15. The method of claim 8, further including adding a substance to the sample to control a dielectric constant of the sample.

16. A medical device, comprising:

a first electrode;

a second electrode;

a voltage source coupled between the first electrode and second electrode; and

a first fluid pathway disposed between the first electrode and second electrode.

17. The medical device of claim 15, wherein the first fluid pathway includes a serpentine shape.

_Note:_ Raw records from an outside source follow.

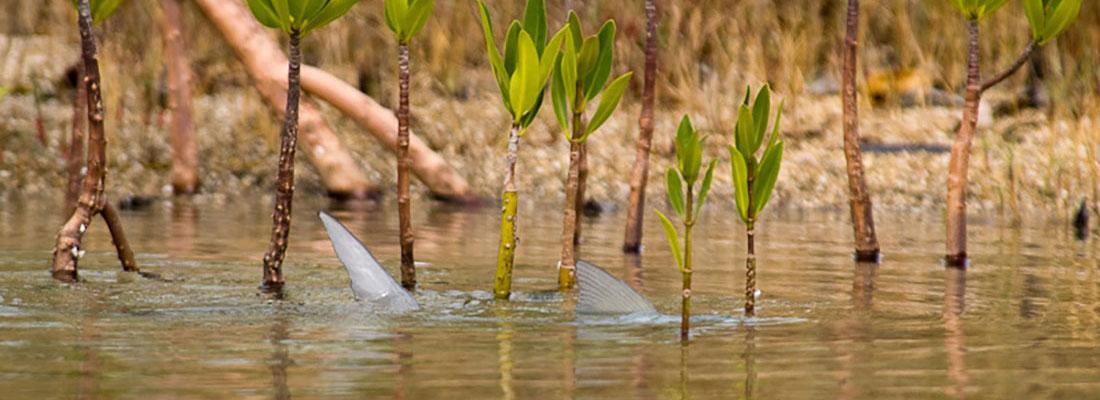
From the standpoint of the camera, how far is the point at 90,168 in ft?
20.9

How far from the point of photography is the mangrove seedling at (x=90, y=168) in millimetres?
A: 6184

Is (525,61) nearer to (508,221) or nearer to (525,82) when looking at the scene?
(525,82)

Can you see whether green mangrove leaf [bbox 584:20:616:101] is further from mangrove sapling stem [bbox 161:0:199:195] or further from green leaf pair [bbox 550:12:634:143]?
mangrove sapling stem [bbox 161:0:199:195]

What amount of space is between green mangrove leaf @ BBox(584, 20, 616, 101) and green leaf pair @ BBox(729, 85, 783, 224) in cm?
70

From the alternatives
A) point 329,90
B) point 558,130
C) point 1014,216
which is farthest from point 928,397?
point 558,130

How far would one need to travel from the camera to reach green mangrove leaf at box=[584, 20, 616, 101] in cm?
593

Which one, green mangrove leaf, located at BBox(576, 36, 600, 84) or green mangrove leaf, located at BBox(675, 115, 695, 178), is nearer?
green mangrove leaf, located at BBox(675, 115, 695, 178)

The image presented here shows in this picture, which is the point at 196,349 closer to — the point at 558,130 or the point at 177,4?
the point at 177,4

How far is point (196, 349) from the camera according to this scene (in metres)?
4.89

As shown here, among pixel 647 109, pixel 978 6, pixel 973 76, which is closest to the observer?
pixel 978 6

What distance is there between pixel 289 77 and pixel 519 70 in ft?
2.40

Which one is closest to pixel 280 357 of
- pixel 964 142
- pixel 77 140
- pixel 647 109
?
pixel 647 109

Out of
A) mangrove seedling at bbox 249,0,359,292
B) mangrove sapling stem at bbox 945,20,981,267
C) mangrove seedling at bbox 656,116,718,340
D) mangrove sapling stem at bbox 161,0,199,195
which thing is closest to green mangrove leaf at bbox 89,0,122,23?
mangrove seedling at bbox 249,0,359,292

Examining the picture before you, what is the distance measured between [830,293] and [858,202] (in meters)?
1.02
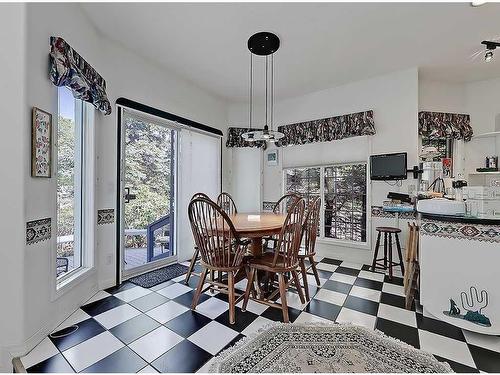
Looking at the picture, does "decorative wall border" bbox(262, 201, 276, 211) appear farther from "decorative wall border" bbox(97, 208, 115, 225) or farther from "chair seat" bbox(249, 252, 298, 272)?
"decorative wall border" bbox(97, 208, 115, 225)

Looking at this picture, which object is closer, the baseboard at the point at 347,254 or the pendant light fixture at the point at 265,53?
the pendant light fixture at the point at 265,53

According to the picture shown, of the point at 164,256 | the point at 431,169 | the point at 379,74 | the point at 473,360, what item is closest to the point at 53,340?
the point at 164,256

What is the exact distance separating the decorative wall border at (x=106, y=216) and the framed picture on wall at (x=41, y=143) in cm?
86

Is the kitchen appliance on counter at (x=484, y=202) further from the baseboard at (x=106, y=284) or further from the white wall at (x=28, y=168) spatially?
the baseboard at (x=106, y=284)

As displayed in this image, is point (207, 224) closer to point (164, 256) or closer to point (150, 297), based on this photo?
point (150, 297)

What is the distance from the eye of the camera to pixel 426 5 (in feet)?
6.91

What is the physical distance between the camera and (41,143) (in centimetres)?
173

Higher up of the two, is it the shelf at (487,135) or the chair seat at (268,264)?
the shelf at (487,135)

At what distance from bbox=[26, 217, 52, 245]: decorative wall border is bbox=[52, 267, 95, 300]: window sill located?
0.46 m

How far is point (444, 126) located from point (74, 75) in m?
4.64

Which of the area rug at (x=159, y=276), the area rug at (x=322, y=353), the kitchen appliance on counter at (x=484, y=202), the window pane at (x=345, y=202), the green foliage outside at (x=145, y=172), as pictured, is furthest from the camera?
the window pane at (x=345, y=202)

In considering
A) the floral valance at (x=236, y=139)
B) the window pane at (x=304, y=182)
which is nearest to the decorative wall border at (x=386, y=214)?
the window pane at (x=304, y=182)

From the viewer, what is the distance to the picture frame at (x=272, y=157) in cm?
439

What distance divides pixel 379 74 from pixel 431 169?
1.54m
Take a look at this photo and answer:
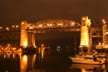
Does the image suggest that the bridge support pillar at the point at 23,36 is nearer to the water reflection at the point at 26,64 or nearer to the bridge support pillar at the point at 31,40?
the bridge support pillar at the point at 31,40

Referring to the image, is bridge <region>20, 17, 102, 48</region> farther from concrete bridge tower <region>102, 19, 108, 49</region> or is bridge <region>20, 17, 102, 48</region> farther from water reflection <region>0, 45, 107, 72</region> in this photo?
water reflection <region>0, 45, 107, 72</region>

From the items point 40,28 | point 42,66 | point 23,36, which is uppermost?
point 40,28

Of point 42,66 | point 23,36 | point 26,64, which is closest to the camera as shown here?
point 42,66

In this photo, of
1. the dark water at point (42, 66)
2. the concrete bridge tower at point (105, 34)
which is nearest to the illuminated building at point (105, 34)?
the concrete bridge tower at point (105, 34)

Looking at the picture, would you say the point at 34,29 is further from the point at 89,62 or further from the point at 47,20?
the point at 89,62

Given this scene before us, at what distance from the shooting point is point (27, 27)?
101m

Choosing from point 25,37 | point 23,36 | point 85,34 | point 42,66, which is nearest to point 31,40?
point 25,37

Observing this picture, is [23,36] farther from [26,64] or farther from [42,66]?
[42,66]

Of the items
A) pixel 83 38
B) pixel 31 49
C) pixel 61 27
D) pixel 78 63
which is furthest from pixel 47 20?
pixel 78 63

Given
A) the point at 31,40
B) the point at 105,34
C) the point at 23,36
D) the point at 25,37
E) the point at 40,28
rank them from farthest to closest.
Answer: the point at 31,40, the point at 40,28, the point at 25,37, the point at 23,36, the point at 105,34

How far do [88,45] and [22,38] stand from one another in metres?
22.5

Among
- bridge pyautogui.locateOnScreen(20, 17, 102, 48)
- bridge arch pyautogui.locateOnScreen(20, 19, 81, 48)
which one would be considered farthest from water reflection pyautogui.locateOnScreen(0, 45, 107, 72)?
bridge arch pyautogui.locateOnScreen(20, 19, 81, 48)

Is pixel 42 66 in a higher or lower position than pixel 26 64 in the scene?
lower

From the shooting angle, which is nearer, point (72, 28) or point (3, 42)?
point (72, 28)
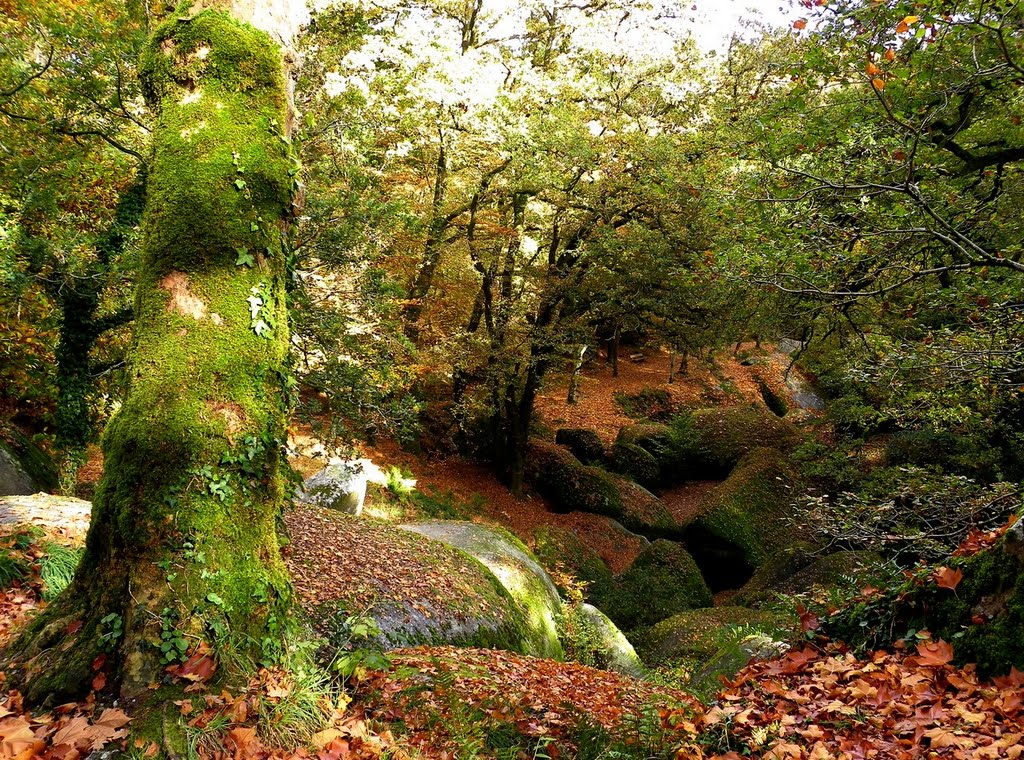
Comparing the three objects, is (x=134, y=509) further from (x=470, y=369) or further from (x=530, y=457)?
(x=530, y=457)

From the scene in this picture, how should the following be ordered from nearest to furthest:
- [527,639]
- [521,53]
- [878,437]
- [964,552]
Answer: [964,552], [527,639], [878,437], [521,53]

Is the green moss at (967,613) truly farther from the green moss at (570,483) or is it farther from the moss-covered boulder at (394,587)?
the green moss at (570,483)

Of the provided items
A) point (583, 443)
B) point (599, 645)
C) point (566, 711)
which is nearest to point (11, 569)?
point (566, 711)

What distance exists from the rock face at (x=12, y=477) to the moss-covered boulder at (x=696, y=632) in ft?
30.3

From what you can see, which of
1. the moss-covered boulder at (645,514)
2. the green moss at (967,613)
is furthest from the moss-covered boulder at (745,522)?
the green moss at (967,613)

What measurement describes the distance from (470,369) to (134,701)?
38.3 ft

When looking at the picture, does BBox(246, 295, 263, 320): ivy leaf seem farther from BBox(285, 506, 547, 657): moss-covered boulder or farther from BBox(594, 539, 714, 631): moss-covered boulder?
BBox(594, 539, 714, 631): moss-covered boulder

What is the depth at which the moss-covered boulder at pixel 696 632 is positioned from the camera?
28.8 feet

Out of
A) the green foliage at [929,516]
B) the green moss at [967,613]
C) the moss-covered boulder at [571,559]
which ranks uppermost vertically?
the green foliage at [929,516]

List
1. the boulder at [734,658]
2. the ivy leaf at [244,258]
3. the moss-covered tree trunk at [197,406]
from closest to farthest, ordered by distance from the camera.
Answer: the moss-covered tree trunk at [197,406], the ivy leaf at [244,258], the boulder at [734,658]

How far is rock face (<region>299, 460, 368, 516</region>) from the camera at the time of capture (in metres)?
11.4

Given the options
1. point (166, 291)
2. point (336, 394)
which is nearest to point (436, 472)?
point (336, 394)

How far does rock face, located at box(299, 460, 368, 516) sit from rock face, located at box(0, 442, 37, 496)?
172 inches

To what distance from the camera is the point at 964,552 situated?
396 cm
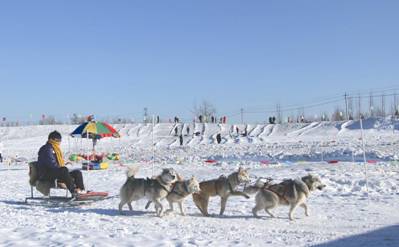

18. The medical device of claim 15, further including a plurality of first fluid pathways disposed between the first electrode and second electrode.

19. The medical device of claim 15, further including a second fluid pathway disposed between the first fluid pathway and the first electrode.

20. The medical device of claim 19, further including a mesh disposed between the first fluid pathway and second fluid pathway.